Co-Founder & Curriculum Director

Built her first learning management system in 2015 because nothing on the market supported the kind of flexible session structure she needed. Designed the technical architecture that allows seamless switching between group sessions and individual instruction. Oversees platform development and student experience design.

Why we created this

We met at an education technology conference in 2017, both complaining about the same thing: existing platforms forced you to choose between group classes or private tutoring, but students needed both. Some concepts click better in group discussion. Other skills require focused one-on-one practice. Real learning doesn't fit into rigid categories.

So we started building what we actually wanted to use. First version launched in 2018 with three instructors and forty students. The core idea was simple: let students move fluidly between collaborative learning and personalized instruction based on what they need right now, not what some administrator decided months ago.

It took two years of iteration to get the session switching mechanism working smoothly. Another year to figure out pricing that made sense for both students and instructors. We still adjust things constantly based on actual usage patterns, not abstract theories about how education should work.

What we learned building this

The hardest part wasn't the technology. It was figuring out how to structure sessions so students could actually use the flexibility we were offering. We tested eight different scheduling systems before finding one that didn't require a manual to understand. Turns out, people don't want infinite options. They want clear paths with obvious flexibility points.

We also discovered that instructors needed different skills for group sessions versus individual work. Good classroom teachers aren't automatically good at one-on-one coaching, and vice versa. Now we train specifically for both contexts and match instructors to the formats where they're strongest. Better for everyone involved.

The platform serves students primarily from Warsaw and surrounding areas, which shaped how we think about accessibility.
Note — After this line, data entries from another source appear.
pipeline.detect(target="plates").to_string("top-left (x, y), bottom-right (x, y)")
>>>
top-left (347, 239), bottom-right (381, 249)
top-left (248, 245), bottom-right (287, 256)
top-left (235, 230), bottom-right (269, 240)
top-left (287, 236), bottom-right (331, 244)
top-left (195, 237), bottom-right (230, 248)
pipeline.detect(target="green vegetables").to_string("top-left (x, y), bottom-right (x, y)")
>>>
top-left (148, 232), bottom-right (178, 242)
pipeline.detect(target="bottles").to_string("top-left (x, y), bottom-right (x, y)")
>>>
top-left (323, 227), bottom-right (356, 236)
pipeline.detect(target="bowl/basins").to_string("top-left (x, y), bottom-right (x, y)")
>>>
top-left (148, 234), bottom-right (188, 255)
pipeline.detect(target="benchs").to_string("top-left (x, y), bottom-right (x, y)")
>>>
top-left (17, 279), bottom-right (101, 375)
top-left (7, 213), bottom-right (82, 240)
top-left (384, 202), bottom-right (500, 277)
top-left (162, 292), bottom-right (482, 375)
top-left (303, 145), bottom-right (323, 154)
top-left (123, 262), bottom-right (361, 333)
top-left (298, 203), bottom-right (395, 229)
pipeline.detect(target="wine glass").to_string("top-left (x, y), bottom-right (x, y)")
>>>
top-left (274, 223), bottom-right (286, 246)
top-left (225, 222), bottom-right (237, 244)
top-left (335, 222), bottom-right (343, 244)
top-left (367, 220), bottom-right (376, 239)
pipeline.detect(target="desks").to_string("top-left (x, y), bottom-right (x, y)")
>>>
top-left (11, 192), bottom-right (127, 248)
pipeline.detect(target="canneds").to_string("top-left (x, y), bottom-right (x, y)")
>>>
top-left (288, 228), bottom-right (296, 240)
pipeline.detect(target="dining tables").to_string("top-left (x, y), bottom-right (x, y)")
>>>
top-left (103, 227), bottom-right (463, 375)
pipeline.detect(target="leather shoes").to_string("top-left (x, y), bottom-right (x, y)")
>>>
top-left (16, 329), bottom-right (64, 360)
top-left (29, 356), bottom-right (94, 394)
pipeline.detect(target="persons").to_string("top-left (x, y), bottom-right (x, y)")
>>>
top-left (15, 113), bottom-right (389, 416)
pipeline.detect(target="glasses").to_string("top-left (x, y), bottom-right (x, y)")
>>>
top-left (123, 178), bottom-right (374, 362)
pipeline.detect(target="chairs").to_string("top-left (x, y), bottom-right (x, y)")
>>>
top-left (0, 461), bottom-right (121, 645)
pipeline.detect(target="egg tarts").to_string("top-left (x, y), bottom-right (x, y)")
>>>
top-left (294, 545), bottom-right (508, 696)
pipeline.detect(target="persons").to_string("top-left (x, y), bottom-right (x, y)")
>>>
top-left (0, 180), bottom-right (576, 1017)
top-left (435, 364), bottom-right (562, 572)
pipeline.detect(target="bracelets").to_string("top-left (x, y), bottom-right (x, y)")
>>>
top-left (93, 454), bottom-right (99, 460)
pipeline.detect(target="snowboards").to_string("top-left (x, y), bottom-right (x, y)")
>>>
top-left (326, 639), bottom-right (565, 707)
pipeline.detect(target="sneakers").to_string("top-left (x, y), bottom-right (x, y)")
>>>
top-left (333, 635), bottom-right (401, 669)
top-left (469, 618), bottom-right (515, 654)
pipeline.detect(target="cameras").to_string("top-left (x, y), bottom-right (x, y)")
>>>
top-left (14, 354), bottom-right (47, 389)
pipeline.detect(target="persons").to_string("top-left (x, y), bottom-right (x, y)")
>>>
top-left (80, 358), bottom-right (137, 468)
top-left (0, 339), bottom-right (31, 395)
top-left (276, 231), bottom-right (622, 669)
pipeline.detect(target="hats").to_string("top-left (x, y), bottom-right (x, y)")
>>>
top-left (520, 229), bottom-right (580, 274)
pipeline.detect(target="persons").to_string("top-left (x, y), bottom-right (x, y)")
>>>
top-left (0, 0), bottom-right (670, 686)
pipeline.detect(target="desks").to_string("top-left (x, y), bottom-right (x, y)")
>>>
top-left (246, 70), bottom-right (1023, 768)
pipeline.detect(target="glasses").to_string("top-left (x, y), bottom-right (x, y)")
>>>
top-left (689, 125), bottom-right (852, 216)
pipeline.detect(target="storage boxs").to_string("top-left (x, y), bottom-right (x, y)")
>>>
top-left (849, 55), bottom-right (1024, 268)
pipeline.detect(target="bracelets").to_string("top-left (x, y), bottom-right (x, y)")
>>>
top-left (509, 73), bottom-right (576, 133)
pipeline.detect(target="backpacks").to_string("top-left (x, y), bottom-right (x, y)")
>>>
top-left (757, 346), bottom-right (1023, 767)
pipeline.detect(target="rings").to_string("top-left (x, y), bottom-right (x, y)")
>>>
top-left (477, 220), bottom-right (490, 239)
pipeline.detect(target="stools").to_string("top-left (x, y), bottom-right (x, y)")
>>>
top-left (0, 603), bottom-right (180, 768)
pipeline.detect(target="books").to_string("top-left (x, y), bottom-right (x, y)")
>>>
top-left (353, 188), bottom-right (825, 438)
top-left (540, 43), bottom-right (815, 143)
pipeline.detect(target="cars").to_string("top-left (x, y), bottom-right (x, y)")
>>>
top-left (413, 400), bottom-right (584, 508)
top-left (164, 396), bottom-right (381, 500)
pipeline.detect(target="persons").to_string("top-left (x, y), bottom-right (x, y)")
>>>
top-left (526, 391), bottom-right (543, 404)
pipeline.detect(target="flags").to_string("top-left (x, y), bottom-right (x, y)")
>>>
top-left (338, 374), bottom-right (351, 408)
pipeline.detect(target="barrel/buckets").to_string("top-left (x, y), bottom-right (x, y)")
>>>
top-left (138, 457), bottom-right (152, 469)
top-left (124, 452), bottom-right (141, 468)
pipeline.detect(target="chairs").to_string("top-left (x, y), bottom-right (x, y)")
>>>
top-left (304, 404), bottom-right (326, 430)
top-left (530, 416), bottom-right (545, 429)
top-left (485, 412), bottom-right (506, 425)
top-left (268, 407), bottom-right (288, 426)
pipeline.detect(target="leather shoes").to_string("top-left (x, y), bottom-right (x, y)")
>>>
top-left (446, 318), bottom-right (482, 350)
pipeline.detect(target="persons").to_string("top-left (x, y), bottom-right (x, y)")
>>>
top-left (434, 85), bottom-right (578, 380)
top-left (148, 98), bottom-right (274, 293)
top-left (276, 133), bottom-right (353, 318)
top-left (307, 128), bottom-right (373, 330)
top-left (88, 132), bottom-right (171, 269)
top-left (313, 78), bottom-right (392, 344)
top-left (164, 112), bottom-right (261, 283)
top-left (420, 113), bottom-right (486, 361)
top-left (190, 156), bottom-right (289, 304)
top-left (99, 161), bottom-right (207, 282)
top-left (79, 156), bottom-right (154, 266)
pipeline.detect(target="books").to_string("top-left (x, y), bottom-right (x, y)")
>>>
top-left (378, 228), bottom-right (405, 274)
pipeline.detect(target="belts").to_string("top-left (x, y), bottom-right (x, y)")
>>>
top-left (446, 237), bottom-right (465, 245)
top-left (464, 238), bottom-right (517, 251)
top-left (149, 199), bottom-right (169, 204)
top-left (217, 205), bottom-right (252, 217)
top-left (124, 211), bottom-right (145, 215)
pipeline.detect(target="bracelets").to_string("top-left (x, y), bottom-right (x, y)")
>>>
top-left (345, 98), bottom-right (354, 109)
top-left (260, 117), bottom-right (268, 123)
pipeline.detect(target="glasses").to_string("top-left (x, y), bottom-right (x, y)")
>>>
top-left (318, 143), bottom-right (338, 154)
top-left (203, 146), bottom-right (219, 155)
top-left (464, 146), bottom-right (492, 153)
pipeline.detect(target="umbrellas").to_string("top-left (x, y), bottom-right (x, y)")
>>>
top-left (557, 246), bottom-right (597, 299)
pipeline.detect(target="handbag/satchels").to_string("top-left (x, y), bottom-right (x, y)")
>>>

Not everyone has consistent high-speed internet or dedicated study space. We optimized for variable connection quality and designed sessions that work even if you're joining from a coffee shop or during a commute.

Group sessions

Scheduled collaborative learning with multiple students. Works well for discussion-based topics, peer feedback, and building understanding through different perspectives. Limited to 12 students maximum to keep interaction meaningful.

Individual sessions

One-on-one focused work with an instructor. Used for skill practice, specific problem solving, and topics that need personalized pacing. Students book these as needed rather than committing to rigid weekly schedules.

Adaptive paths

Learning sequences that adjust based on actual progress, not estimated completion times. System tracks which concepts students grasp quickly versus which need more practice, then suggests appropriate next steps.

Live interaction

Real-time teaching with actual instructors, not pre-recorded content. All sessions include live video, screen sharing, and collaborative tools. Recordings available afterward but designed for synchronous participation.